On June 6 we introduced the **IBM Data Science Experience** to the world at the Spark Maker Event that took place in Galvanize. We demonstrated the Experience with a real use case developed in partnership with BlocPower.
BlocPower is a startup based in New York City. Its technology and finance platform develops clean energy projects in American inner cities. IBM Data Science Experience helped BlocPower perform a comprehensive energy audit of each property to determine the correct mix of high-efficiency technology to reduce each customer’s energy consumption. Tooraj Arvajeh, Chief Engineering Officer at BlocPower, explained how IBM Data Science Experience made this process simpler.
“BlocPower operation is diverse from outreach and targeting, origination of investment-grade clean energy projects to financing projects through our crowdfunding marketplace. Data is the underlying tool of our operation and IBM’s Data Science Experience will facilitate a closer integration across it and help our business scale up faster. “
Goals of the demo:
- Easily import data into a notebook from object storage to quickly start analyzing data and creating predictive models.
- Model energy usage of buildings in kWh.
- Identify buildings that consume energy inefficiently.
- Create a project and collaborate with other data scientists.
- Create an easy-to-use application to make the outcome of the models consumable by any user.
To do that, we used tools that data scientists love today that are integrated into the IBM Data Science Experience: Jupyter notebooks connected to Apache Spark, RStudio, Shiny, and GitHub.
These are the steps that we followed:
1- GitHub + Jupyter notebooks = ❤
When starting a new project, the data scientist can choose to start from scratch or to leverage someone else’s work. In this case, we showcase the Import from URL capability to import an existing notebook from GitHub and start working on it right away. There are more than 200k public Jupyter notebooks out there that you can use!
2- Load and clean data
To analyze data in a Jupyter notebook, first load the data. Many libraries and commands can do that, but it’s not always obvious which one to use. One of the add-ons to Jupyter notebooks is the capability to access data files stored in object storage or available through data connections and in one click to add the code needed to load the data into the notebook.
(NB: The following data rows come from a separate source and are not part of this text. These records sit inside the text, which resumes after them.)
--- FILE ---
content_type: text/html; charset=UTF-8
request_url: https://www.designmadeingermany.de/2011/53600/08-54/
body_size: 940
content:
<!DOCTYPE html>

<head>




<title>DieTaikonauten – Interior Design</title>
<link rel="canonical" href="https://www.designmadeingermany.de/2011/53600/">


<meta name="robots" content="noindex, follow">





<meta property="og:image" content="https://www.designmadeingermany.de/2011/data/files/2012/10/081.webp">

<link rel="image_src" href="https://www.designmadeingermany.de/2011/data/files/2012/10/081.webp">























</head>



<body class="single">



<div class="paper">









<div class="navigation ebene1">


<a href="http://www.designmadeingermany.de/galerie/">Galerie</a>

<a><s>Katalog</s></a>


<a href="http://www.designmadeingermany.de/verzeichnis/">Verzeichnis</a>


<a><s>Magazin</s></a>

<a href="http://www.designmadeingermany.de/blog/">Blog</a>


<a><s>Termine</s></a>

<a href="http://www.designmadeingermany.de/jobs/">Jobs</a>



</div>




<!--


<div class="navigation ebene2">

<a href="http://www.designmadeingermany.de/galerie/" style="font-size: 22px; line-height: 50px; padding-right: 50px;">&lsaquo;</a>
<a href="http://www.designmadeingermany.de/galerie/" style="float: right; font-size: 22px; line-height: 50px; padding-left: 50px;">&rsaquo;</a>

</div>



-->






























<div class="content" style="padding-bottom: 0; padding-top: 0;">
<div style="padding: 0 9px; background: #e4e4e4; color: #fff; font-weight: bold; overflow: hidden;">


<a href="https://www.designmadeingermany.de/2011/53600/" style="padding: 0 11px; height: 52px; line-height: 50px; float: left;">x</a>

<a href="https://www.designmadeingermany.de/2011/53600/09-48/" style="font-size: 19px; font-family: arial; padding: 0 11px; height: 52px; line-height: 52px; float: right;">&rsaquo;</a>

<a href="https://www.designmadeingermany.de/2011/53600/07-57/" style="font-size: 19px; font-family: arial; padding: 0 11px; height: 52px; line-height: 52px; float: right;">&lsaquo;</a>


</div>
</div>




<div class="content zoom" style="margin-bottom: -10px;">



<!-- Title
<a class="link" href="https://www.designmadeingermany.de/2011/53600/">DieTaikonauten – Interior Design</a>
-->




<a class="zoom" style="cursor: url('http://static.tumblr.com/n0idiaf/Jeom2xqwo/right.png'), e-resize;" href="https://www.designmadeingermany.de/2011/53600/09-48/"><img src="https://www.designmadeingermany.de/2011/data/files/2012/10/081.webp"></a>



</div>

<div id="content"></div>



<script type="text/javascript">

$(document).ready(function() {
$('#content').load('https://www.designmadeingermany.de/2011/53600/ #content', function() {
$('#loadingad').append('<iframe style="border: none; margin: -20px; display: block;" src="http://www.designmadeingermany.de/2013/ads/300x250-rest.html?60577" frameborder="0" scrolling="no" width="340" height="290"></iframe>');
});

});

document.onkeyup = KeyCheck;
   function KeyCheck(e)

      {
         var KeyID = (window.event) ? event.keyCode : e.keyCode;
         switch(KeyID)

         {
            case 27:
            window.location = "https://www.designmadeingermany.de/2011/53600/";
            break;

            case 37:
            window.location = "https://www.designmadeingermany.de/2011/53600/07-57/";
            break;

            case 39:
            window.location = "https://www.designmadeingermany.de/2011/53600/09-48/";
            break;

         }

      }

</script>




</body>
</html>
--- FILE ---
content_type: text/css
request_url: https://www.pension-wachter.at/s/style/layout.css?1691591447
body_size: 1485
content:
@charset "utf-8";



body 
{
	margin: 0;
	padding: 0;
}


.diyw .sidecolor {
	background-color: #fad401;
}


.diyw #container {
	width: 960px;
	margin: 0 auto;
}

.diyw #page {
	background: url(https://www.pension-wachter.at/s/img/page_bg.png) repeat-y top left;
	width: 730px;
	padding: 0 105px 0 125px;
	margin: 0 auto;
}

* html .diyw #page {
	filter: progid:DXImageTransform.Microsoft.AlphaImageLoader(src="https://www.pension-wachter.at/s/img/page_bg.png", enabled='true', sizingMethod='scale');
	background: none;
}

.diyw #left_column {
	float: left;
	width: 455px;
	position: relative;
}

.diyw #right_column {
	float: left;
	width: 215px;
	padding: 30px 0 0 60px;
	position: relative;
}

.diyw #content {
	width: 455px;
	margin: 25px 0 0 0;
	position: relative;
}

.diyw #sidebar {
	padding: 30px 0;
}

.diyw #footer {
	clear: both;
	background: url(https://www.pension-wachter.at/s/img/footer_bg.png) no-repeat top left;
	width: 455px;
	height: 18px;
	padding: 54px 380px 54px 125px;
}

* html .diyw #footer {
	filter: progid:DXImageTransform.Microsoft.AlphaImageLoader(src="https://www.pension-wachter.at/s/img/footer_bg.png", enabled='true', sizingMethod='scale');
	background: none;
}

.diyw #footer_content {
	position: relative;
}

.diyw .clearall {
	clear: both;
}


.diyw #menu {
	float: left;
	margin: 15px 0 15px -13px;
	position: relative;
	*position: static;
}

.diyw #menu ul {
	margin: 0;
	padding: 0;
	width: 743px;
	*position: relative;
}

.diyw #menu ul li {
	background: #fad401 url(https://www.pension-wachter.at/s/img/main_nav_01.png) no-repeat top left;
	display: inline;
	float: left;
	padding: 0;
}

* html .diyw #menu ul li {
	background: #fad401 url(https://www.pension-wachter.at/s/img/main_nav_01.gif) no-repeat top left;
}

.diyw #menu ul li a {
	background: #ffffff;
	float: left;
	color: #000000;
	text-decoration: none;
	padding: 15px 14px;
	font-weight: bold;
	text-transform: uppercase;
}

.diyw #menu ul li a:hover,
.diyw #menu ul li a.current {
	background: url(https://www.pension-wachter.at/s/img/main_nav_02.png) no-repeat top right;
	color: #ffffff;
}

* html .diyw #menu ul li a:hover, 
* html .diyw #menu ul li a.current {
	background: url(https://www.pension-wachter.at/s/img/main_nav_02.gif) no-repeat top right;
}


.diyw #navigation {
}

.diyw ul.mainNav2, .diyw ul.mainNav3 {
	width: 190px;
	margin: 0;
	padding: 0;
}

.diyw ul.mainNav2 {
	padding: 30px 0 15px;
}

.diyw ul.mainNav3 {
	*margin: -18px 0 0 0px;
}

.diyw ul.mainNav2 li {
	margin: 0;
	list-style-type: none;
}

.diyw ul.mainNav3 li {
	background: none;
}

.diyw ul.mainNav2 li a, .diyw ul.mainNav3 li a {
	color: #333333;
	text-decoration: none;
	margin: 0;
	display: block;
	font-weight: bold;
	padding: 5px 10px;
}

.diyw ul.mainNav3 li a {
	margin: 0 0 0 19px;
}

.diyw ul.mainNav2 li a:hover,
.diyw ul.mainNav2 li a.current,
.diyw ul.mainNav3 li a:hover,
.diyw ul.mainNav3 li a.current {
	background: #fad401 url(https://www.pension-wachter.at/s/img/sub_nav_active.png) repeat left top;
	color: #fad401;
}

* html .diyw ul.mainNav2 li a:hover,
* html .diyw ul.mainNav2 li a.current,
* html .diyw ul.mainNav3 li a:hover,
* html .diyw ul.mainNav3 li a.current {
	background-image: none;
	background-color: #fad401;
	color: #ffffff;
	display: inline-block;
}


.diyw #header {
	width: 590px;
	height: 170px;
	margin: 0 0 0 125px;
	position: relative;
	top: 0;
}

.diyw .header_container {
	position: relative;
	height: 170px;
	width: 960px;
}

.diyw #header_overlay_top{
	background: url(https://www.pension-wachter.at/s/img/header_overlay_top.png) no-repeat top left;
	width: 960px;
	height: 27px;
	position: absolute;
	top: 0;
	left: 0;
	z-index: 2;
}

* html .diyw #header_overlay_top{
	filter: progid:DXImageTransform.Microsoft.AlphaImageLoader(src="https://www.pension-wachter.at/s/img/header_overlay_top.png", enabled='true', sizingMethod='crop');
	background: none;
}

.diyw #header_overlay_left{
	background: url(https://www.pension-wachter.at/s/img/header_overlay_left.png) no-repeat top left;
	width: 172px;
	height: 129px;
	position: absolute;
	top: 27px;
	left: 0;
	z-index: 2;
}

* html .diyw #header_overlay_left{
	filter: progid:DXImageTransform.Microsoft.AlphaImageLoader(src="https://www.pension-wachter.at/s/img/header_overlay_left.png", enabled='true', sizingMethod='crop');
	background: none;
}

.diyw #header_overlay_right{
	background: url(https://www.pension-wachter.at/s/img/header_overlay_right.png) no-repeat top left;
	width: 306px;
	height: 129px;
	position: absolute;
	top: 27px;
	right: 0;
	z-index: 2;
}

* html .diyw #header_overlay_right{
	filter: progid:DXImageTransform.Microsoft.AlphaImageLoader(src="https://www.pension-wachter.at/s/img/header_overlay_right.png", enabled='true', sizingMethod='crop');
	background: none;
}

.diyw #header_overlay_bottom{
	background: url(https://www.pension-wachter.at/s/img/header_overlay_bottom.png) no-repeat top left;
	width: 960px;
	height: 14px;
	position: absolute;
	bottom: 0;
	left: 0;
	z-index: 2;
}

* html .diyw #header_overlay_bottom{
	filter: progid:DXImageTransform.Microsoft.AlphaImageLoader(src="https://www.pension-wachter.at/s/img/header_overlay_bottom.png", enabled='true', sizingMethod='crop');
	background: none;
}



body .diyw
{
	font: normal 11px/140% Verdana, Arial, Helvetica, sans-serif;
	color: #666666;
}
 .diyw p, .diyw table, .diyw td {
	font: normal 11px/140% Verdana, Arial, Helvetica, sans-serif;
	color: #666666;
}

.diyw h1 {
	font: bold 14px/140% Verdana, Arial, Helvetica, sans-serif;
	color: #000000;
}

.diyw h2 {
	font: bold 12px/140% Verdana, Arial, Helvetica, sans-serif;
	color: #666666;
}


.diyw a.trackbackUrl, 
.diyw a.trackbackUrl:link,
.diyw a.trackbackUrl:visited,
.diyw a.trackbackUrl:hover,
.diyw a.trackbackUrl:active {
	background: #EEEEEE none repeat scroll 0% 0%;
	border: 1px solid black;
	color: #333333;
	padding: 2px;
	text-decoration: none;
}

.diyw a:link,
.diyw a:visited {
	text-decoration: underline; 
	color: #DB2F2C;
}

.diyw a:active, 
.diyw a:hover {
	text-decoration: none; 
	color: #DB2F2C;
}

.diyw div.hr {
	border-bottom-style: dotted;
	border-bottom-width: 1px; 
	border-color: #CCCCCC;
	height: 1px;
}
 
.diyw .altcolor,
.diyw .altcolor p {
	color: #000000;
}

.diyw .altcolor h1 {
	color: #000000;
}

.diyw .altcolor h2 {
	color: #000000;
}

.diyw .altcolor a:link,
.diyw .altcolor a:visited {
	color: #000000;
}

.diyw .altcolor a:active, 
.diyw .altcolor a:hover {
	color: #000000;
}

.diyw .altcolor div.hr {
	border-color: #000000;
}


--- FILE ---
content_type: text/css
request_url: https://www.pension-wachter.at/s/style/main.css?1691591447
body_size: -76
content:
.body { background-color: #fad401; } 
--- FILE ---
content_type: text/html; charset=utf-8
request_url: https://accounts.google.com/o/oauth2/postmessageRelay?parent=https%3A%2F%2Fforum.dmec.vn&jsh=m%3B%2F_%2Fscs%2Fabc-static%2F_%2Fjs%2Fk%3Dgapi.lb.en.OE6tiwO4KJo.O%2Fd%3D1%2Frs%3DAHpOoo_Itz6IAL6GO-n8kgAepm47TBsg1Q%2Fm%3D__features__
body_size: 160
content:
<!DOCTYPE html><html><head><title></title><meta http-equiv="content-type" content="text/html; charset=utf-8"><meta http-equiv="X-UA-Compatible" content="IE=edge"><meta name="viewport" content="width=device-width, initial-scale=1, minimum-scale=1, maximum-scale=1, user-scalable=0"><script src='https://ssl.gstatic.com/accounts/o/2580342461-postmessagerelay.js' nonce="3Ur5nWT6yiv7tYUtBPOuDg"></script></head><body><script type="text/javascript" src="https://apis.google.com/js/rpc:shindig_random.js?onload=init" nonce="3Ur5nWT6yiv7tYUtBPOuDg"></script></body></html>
Once the data is loaded, the next step is to clean it. We created a library called Sparkling.Data, which can scale to big data, to help the data scientist perform this task.
3- Data Exploration
After cleaning the data, we used Matplotlib, the best tool available for data visualization in Python, to explore the correlations between energy usage and building characteristics such as age, number of stories, square footage, amount of plugged equipment, and domestic and heating gas consumption. By analyzing variable relationships, the data scientist can, for example, determine the best model to use and which variables have more predictive power.
4- Create a Prediction Model
Our goal is to create a model that predicts the energy consumption in kWh of different buildings based on characteristics such as square feet, age, number of stories, and so on. We model energy usage with a linear regression using the algorithm included in scikit-learn, one of the best Python libraries for machine learning. Before running the linear regression, we used the MaxAbsScaler function from scikit-learn to scale the data. To visualize the fit of this model, we use a scatter plot of the observed vs. the predicted values. The resulting R-squared value was approximately 0.72.
5- Classify buildings by efficiency
We used the popular **K-means** algorithm to cluster buildings in NYC based on four dimensions that indicate energy efficiency: gas use for heating, gas use for domestic purposes, electricity use for plugged equipment, and electricity use for air conditioning. In the next matplotlib plot, we colored our buildings by using the K-means labels with K=4 and using two out of the four dimensions. This visualization, and other visualizations not shown here, helped us reduce the four clusters to two. These two clusters of buildings were interpreted as the efficient and the inefficient groups of buildings.
6- Flexdashboard and Shiny in RStudio
RStudio just published on CRAN a new R package called Flexdashboard. This great package enables creating dashboards very easily, and you can include Shiny code to make dashboards very interactive. A dashboard can be shared with anyone by simply sending the URL.
The dashboard is divided into 4 sections:
- Data Exploration: A map of buildings colored by their electricity consumption. When a building is selected, a bar plot indicates how this building is doing with respect to the average energy efficiency measured in four dimensions.
- Clustering: A map of buildings classified as efficient or inefficient.
- Prediction: Scoring of the linear regression model built in the notebook to predict the energy usage in kWh and annual cost of electricity for the buildings. On the left side are sliders for selecting the properties of the building to score the model.
- Raw Data: We use the Data.Tables package to display the data set with search and sorting capabilities.